What you are asked to do = Repeat the items word for word, beginning at the line that contains "At what distance" and continuing through the end of the items. Leave the pictures out of your answer.

Given entries =
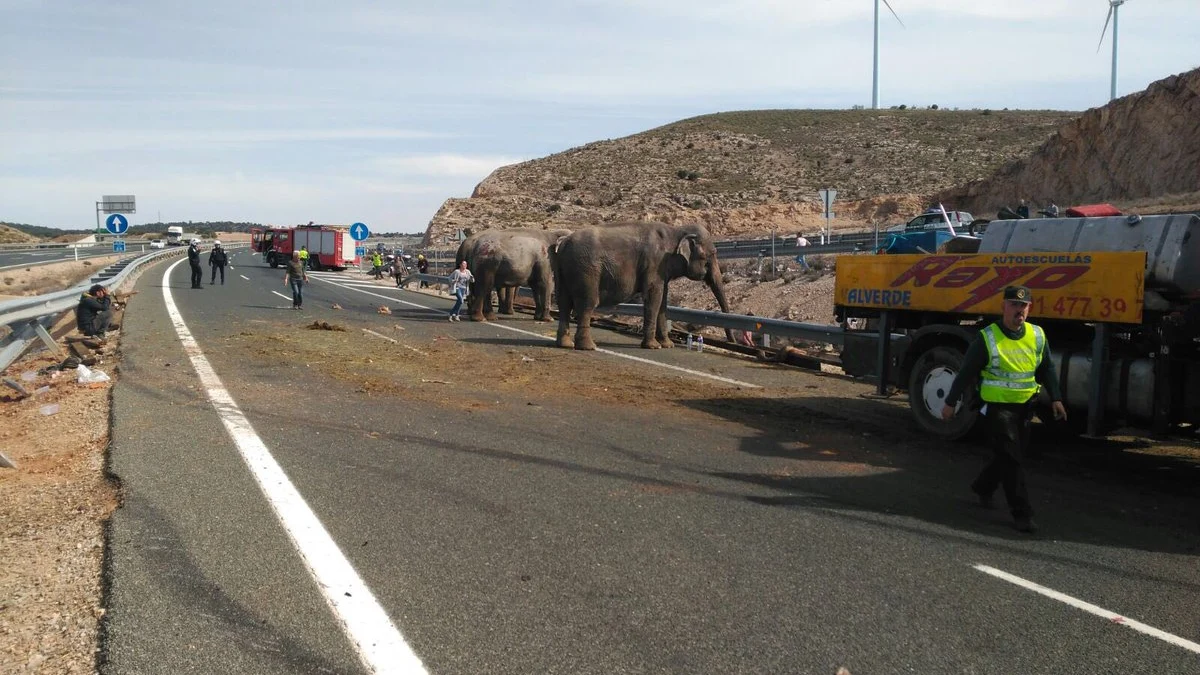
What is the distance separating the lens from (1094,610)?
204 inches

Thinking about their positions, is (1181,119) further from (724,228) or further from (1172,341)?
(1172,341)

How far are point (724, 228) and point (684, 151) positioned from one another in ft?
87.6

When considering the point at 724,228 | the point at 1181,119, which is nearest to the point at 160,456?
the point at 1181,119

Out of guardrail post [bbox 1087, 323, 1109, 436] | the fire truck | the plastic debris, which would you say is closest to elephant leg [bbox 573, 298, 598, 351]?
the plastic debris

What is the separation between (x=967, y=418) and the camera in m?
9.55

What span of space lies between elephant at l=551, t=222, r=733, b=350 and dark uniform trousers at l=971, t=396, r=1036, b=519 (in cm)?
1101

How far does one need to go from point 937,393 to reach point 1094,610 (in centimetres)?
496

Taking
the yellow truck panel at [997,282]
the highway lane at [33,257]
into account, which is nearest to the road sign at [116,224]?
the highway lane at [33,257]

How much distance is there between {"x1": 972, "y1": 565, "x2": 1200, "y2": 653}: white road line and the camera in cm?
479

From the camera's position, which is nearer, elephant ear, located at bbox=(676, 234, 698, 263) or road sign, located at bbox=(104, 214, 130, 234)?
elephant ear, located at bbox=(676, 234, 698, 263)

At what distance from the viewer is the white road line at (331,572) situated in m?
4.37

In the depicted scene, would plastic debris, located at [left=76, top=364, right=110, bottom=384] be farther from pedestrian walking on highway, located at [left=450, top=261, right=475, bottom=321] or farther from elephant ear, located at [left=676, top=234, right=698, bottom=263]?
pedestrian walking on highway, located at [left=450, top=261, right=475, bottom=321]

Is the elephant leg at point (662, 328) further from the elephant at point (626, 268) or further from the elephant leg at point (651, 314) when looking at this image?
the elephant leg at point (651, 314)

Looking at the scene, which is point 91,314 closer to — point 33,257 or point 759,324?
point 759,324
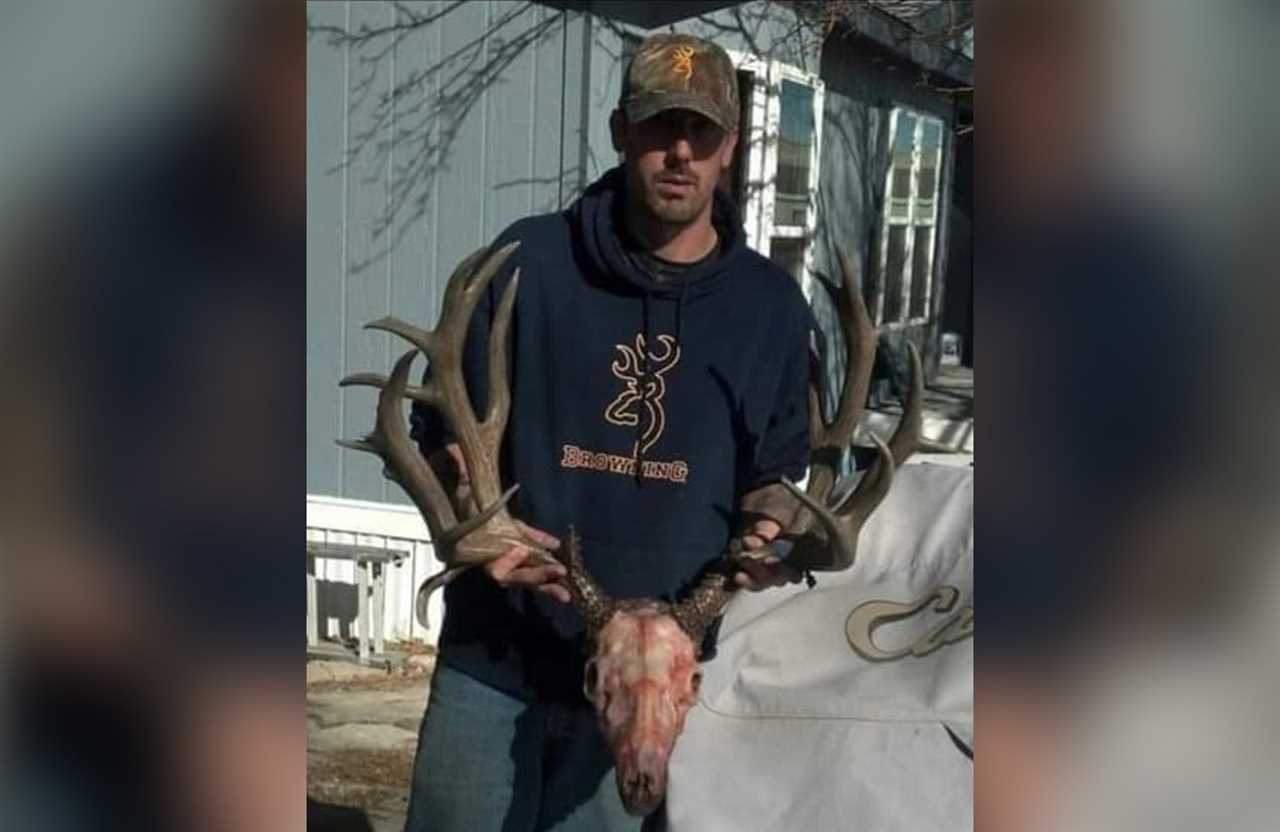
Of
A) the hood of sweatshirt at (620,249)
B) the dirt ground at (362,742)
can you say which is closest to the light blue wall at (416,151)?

Task output =
At what distance from the viewer is the white road line at (331,572) situated in m?
4.37

In the depicted scene, would plastic debris, located at [left=76, top=364, right=110, bottom=384] be farther from pedestrian walking on highway, located at [left=450, top=261, right=475, bottom=321] or farther from elephant ear, located at [left=676, top=234, right=698, bottom=263]?
pedestrian walking on highway, located at [left=450, top=261, right=475, bottom=321]

Is the elephant leg at point (662, 328) further from the elephant at point (626, 268) or further from the elephant leg at point (651, 314) when looking at this image?
the elephant leg at point (651, 314)

Looking at the scene, which is point 91,314 closer to — point 33,257 or point 759,324?
point 759,324
Of
A) the hood of sweatshirt at (620,249)
B) the dirt ground at (362,742)
can you say which is closest to the light blue wall at (416,151)?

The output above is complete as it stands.